_Задача_
Подхватите текст о Добролюбове и его расхождении со Щегловым и продолжите его сразу после последнего предложения.

Наблюдая за идейным развитием Добролюбова в этот период, мы можем обнаружить прямые следы воздействия Чернышевского. Оно заметно и в литературно-критических работах Добролюбова и в его отношении ко многим важным вопросам, общественно-политической борьбы того времени. Признание правоты Чернышевского как идеолога крестьянской революции — таков был один из ярких признаков наступившей идейной зрелости молодого критика. Она сказалась также в глубоком осознании им своей духовной независимости, в том чувстве удовлетворения, какое он испытывал при мысли о полном освобождении от власти религиозных авторитетов, от веры в «незримого покровителя». Это чувство он выразил в стихах, написанных осенью 1856 года, видимо в связи со второй годовщиной со дня смерти отца:
Теперь я сам могу идти неутомимо
И действовать — не как его
[11] покорный раб,
Не по его таинственным приказам,
Чрез сотни уст дошедшим до меня,
А как велит мне собственный мой разум,
Как убежден я сам, при полном свете дня.
Свидетельством идейной зрелости Добролюбова явилось также окончательное и принципиальное расхождение его со Щегловым. На первый взгляд можно подумать, что этот эпизод не имел большого значения в жизни Добролюбова; однако он показателен в том отношении, что в нём отразился процесс осознания критиком своих политических стремлений. Записи в дневнике на эту тему интересны еще и потому, что в них обнаруживается отношение Добролюбова к вопросам дружбы и товарищества.
Охлаждение между бывшими друзьями началось давно; с тех пор, как стало заметно различие их взглядов, Добролюбов уже не мог относиться к Щеглову с прежней откровенностью и доверием. Он так и записал в дневнике 15 января 1857 года: «…в дружбе его я уже давно не нахожу особенной отрады».
И, поясняя это, он прибавлял: «Приятно быть дружным с тем, кто нам сочувствует, кто может понимать нас, кто волнуется теми же интересами, как и мы… Мое самолюбие удовлетворяется, когда я нахожу одобрение моих мнений, уважение того, что я уважаю, и т. п.» Очевидно, всего этого Добролюбов не находил теперь в Щеглове, поэтому и дружба между ними пошла на убыль.

_Сохранённые записи набора данных_
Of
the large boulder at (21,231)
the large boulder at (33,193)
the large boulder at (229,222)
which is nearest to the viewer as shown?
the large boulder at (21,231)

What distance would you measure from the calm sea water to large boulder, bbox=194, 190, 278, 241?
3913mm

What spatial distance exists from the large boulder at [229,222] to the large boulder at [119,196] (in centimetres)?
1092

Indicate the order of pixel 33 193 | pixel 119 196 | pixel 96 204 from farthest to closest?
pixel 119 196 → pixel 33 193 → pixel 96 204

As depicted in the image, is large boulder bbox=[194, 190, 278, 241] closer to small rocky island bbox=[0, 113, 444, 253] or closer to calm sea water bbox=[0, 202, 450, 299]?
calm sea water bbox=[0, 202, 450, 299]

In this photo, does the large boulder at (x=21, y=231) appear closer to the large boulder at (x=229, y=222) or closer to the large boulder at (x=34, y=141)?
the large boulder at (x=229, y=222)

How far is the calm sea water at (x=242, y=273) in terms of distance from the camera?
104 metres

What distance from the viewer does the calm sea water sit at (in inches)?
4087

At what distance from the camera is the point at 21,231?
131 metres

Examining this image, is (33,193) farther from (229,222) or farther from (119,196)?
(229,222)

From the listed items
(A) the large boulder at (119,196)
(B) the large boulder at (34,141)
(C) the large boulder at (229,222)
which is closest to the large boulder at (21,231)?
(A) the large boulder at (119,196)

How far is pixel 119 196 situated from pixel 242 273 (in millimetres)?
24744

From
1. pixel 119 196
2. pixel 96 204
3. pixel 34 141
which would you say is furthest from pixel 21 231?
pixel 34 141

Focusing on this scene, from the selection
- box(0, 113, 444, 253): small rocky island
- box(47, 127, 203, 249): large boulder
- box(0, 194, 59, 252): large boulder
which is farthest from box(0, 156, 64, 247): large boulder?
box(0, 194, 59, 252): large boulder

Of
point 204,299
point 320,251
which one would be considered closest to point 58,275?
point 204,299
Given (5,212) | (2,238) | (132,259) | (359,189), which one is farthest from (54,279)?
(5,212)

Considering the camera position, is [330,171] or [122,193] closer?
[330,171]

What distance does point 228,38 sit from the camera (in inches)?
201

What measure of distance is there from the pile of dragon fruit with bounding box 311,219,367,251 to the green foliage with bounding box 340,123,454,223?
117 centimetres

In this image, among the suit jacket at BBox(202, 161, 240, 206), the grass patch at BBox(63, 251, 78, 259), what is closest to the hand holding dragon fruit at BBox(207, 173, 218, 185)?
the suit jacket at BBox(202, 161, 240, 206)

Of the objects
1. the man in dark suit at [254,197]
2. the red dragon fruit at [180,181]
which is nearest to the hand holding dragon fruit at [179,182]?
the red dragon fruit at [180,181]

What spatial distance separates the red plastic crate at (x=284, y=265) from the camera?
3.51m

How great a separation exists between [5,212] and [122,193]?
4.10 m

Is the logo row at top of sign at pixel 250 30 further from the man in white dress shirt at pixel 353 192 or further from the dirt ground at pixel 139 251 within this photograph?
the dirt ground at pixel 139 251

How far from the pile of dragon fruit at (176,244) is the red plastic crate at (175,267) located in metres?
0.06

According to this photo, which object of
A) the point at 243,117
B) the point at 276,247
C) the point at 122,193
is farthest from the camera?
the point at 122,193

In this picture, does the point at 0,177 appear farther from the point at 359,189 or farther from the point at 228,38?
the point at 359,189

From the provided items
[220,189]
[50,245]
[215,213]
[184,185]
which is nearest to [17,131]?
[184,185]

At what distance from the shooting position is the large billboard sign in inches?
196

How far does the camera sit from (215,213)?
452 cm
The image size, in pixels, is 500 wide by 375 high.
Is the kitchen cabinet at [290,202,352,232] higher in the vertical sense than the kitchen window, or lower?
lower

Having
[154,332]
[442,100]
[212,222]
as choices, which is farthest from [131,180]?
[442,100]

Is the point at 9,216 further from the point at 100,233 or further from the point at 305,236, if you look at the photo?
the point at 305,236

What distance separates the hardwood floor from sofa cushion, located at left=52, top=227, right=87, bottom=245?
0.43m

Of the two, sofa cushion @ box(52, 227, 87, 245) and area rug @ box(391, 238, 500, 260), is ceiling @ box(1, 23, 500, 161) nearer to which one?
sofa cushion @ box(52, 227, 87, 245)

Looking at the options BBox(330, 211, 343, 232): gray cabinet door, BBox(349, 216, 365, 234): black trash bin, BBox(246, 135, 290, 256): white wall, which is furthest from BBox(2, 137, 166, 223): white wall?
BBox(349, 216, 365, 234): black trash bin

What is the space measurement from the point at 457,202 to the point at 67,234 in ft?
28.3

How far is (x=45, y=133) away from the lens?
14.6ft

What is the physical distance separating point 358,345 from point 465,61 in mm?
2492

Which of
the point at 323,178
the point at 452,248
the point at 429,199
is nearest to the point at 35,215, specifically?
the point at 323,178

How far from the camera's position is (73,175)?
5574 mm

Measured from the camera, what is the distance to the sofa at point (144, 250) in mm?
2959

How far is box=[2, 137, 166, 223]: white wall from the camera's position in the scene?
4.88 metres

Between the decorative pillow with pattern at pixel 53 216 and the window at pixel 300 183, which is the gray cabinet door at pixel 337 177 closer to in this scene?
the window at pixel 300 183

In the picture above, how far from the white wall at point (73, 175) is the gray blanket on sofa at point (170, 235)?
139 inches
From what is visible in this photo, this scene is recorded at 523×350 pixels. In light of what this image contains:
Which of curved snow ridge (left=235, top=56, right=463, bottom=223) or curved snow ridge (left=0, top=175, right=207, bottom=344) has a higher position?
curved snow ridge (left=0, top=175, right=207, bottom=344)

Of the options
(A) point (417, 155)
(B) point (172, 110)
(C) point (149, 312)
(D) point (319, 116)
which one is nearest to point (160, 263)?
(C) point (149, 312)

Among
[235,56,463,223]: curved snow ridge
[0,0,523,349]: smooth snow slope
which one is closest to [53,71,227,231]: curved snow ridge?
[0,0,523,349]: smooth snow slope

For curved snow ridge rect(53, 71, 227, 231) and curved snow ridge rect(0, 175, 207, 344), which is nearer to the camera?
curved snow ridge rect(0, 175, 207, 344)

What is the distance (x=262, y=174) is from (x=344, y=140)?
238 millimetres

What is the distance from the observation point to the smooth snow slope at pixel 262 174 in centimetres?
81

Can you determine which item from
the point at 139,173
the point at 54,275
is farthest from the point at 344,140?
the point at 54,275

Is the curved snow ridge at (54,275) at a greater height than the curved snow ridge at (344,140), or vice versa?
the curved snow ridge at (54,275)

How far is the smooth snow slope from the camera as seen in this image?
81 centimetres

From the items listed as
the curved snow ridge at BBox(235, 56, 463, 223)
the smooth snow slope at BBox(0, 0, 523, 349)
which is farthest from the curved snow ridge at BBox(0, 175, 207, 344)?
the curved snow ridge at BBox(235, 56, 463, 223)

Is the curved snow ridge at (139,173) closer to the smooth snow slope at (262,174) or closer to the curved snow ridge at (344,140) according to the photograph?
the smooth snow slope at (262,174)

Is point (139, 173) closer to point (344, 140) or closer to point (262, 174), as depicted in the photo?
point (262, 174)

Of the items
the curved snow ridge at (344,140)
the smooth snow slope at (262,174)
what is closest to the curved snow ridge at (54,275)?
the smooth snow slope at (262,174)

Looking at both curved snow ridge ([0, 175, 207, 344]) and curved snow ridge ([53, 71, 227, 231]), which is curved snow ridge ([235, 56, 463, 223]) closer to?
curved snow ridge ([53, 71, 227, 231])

_Ожидаемый ответ_
Что же разделило двух студентов, в чем состояло различие их убеждений? Добролюбов ответил на этот вопрос с полной ясностью: они расходились в самом главном, в определении «последних целей» своей жизненной программы. «Я — отчаянный социалист, — читаем мы в дневнике, — хоть сейчас готовый вступить в небогатое общество, с равными правами и общим имуществом всех членов; а он — революционер, полный ненависти ко всякой власти над ним, но признающий необходимым неравенство прав и состояний… Идеал его — Северо-Американские Штаты. Для меня же идеал на земле еще не существует…»
Добролюбов, конечно, заблуждался, называя своего товарища революционером. Щеглов был типичный буржуазный фразер: недаром он находил свой ограниченный «идеал» в американской буржуазной республике, основанной на неравенстве прав и состояний. Но Добролюбов был совершенно прав, когда делал вывод, что ему, социалисту и демократу, было не по пути со Щегловым, к тому же еще отъявленным эгоистом: «…разница наших характеров и направлений все более рисуется перед моими глазами, а его своекорыстие всё более меня от него отталкивает…» Интересно, что в этом разрыве также сыграл свою роль Чернышевский, отрицательно относившийся к Щеглову. Как-то раз он заметил Добролюбову, что его приятель «похож на бойкого гимназиста» и «довольно узко смотрит». Да и сам Добролюбов был возмущен заносчивостью и самодовольством Щеглова. В дневнике 28 января 1856 года по этому поводу записано: «Своей личностью он меряет все на свете… Это, право, жалкое состояние…»
В своих суждениях о людях, в определении своих собственных стремлений Добролюбов — студент последнего курса — предстает перед нами как вполне сложившийся человек с твердыми взглядами и убеждениями. Сознание местности этих убеждений наполняло гордостью его сердце. Он радовался своей внутренней свободе, которую обрел вместе с новым мировоззрением. Перед ним ясно определилась высокая цель его жизни. Над ним не тяготела, его не подчиняла себе тяжелая, рабская мораль крепостнического общества. Вот почему так искренне звучали его слова, когда он восклицал на страницах дневника: «Что бы было из меня, если бы я не вышел из-под опеки церковной, державной, и других властей?..»
Да, он вышел из-под власти старого мира и примкнул к тем, кто готовил себя для борьбы с этим миром, к лагерю новых людей, порожденных и выдвинутых общественным развитием России. У него возникла потребность размежеваться с прошлым, выяснить свои отношения с прежними друзьями. И он написал письмо своему старому товарищу по семинарии Валериану Лаврскому, который учился теперь в Казанской духовной академии.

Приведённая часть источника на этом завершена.